Wat wil jij dat de klinische dokter van jouw onderzoek weet?
GcFPP gebruikt de pupilreacties op zwart-geel flikkerende lichtstimuli verspreid over het gezichtsveld als objectieve maat voor visuele gevoeligheid. De pupilgrootte wordt gemeten met een eye tracker. Tijdens het onderzoek hebben we verschillende praktische en theoretische verbeteringen toegepast waarbij de huidige methode een hoge sensitiviteit, specificiteit en test-retest reliability liet zien bij volwassen patiënten met gezichtstvelddefecten door hersenschade. De gcFPP-methode lijkt een veelbelovend addendum te zijn binnen de huidige diagnostische work-up van de neuro-oftalmologische patiënt. Denk dus aan pupilperimetrie indien standaard perimetrie niet haalbaar of betrouwbaar is.

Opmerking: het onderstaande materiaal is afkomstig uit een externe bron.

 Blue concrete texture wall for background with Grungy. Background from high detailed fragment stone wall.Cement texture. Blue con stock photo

Wat was het meest frustrerende onderdeel van je onderzoek?
Frustrerend is wel meteen een hele negatieve connotatie. Ik vond het wel uitdagend om na mijn studie geneeskunde te starten aan dit project waarbij ik, gelukkig onder de zeer stimulerende begeleiding van dr. M. Naber, mezelf heb moeten onderdompelen in de wereld van de experimentele psychologie met een eigen vakjargon en daarbij ook heb moeten leren programmeren. Uiteindelijk hebben we er een leuke draai aan gegeven door een Pokébal als fixatiepunt te programmeren waar af en toe een Pikachu uit sprong.

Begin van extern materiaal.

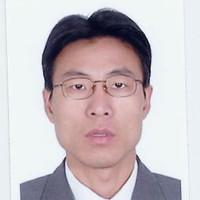 Bing Song Zheng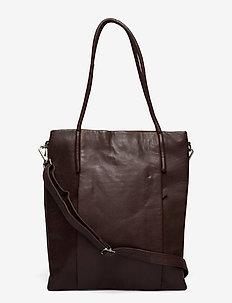 Mola - handväskor - dark brown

Welk moment/inzicht bracht een doorbraak?
Het verloop van dit promotieonderzoek was niet in beton gegoten. Wij wisten dat we graag een passend alternatief voor huidige gezichtsveldtesten wilden ontwikkelen. Hoe dit er precies uit zou komen te zien, was voor ons aan de start echter nog onduidelijk. Pupilperimetrie leek een veelbelovende techniek doordat er geen subjectieve respons nodig is, maar de toenmalige variant was nog zeker niet geschikt voor toepassing bij kinderen. Om een betrouwbaar testresultaat te krijgen, was het nog steeds belangrijk dat de patiënt langdurig naar het midden van het scherm keek, terwijl het hoofd gefixeerd was in een voorhoofd-kinsteun. We fantaseerden eerst over grote kromme schermen met een hele dure eye tracker om een interactieve cabine te maken waarin het kind getest kon worden; een dure en tijdsintensieve grap… Toen ik erachter kwam dat je voor een fractie van de prijs een virtual reality-bril met ingebouwde eye tracker kon kopen, vielen voor mij alle puzzelstukjes op hun plek.

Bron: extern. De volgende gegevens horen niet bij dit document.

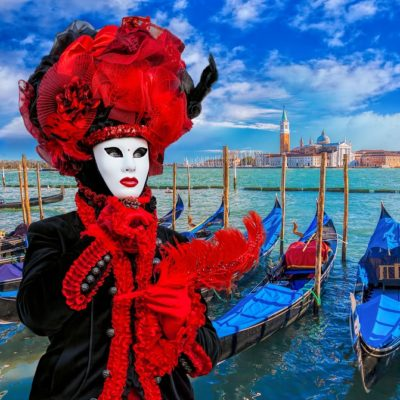 Famous carnival in Venice, Italy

Wat is de vervolgvraag die voortkomt uit jouw onderzoek?
Wij hebben nu bewezen dat gcFPP een hoge sensitiviteit, specificiteit en betrouwbaarheid heeft bij een cohort van volwassen patiënten met gezichtsvelddefecten door hersenschade. Daarnaast zagen we dat de methode goed in de smaak viel bij het cohort van gezonde kinderen in de leeftijd van 3-11 jaar, veel van hen wilden de test zelfs opnieuw doen!
We zijn nu druk bezig met het verzamelen van genoeg financiële middelen om een opvolger van start te laten gaan. Diegene zal onder andere testen of onze gcFPP–methode in een groot cohort van neurologisch aangedane kinderen van het Wilhelmina Kinderziekenhuis en het Prinses Maxima Centrum even accuraat en betrouwbaar is.
Wat neem je zelf mee uit jouw promotieonderzoek? Wat zijn jouw volgende stappen?
Het belang van goede participatie van patiënten om goede en betrouwbare uitslagen te krijgen van aanvullend onderzoek. Een technisch goede test is dus niet afdoende, de test zal ook haalbaar moeten zijn voor de patiënt. Voor kinderen betekent dit dat de test ook interactief en leuk moet zijn. Het is een leuke uitdaging om na te blijven denken en te innoveren met huidige (en toekomstige) technieken om passende zorg te kunnen bieden.